Are you a TV mom? You know what I'm talking about: one of those parents who prays to the cable gods and has taught her 2-year-old how to work the remote because, OMG, this modern technology thing is a LIFESAVER?
Me too. Funny thing too, I was raised in a TV-free household as a kid. I considered going that way. I really did. And then I got wise to all the glories parking your kid in front of the boob tube has to offer. Yes, it's true, there are marvelous reasons to let your kids watch TV; don't let that woman who reeks of patchouli dissaude you. Just look:
1. Mommy needs to have a sex life.
2. Dinner isn't going to make itself.
3. How else will they know they absolutely NEED a light up blender that sings you to sleep for Christmas?
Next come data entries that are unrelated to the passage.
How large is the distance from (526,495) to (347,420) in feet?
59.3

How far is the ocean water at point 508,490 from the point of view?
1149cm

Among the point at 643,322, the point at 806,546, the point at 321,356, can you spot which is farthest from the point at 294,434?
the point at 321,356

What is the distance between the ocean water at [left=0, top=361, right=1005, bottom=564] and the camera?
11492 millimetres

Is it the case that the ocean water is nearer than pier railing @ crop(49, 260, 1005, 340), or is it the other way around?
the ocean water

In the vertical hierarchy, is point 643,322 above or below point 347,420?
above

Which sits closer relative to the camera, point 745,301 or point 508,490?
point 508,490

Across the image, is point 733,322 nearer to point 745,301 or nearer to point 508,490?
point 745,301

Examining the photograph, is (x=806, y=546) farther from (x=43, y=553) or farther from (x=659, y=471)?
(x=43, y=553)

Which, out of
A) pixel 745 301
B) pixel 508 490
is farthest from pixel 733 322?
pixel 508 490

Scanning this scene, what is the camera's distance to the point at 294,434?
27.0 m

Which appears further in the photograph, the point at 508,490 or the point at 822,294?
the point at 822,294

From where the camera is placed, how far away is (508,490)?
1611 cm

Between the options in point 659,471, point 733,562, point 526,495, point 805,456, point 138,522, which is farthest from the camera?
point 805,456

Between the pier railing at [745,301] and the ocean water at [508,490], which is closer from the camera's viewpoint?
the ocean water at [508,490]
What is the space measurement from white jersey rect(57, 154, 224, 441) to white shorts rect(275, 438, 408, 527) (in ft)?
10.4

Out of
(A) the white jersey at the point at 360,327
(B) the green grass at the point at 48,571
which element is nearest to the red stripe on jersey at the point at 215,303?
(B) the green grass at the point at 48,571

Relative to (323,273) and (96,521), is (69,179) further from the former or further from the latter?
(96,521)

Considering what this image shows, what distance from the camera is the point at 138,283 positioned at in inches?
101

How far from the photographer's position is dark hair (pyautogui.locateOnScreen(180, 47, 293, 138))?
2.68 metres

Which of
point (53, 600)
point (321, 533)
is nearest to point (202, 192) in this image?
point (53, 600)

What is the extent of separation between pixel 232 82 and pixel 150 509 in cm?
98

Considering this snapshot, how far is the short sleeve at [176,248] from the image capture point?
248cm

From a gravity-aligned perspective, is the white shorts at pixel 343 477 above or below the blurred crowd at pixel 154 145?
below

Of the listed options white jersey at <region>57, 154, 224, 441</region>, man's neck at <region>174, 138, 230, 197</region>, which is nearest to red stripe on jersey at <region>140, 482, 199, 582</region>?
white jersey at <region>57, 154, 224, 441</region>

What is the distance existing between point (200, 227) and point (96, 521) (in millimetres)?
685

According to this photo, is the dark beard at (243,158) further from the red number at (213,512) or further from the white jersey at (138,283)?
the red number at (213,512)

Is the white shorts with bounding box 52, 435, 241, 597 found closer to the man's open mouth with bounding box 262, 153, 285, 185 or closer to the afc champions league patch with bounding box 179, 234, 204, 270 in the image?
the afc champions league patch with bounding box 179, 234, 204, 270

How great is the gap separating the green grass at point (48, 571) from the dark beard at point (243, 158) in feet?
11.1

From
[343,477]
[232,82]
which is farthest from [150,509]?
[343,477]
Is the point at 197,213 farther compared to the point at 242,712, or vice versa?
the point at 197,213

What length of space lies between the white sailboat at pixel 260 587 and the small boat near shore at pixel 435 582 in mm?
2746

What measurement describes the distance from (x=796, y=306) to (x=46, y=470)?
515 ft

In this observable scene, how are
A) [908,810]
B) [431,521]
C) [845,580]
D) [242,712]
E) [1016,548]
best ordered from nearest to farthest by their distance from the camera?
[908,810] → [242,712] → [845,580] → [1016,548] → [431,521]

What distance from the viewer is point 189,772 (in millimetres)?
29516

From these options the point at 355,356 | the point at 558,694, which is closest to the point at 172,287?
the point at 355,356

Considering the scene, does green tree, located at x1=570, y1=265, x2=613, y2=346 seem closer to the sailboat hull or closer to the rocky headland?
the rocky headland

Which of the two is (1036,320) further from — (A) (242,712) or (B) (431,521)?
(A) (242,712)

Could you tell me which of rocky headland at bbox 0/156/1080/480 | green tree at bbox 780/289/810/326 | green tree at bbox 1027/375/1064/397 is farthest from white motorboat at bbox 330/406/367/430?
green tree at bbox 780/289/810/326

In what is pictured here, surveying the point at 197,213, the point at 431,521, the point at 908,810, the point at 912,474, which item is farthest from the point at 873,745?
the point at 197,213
4. Knowing how to say backpack in Spanish will coming in handy when they want to go backpacking through Europe after high school. Probably?
5. The teenager down the street thinks she can charge $15 an hour? Pshaw.
6. Two kids staring at a TV = two kids who are not beating the crap out of each other. Sibling rivalry, schmibling rivalry.
7. Have you tried tracking down a good sitter lately? Ain't nobody got time for that.
8. They're leaving the darn dog alone.
Come on, spill -- why do YOU let the kids watch TV?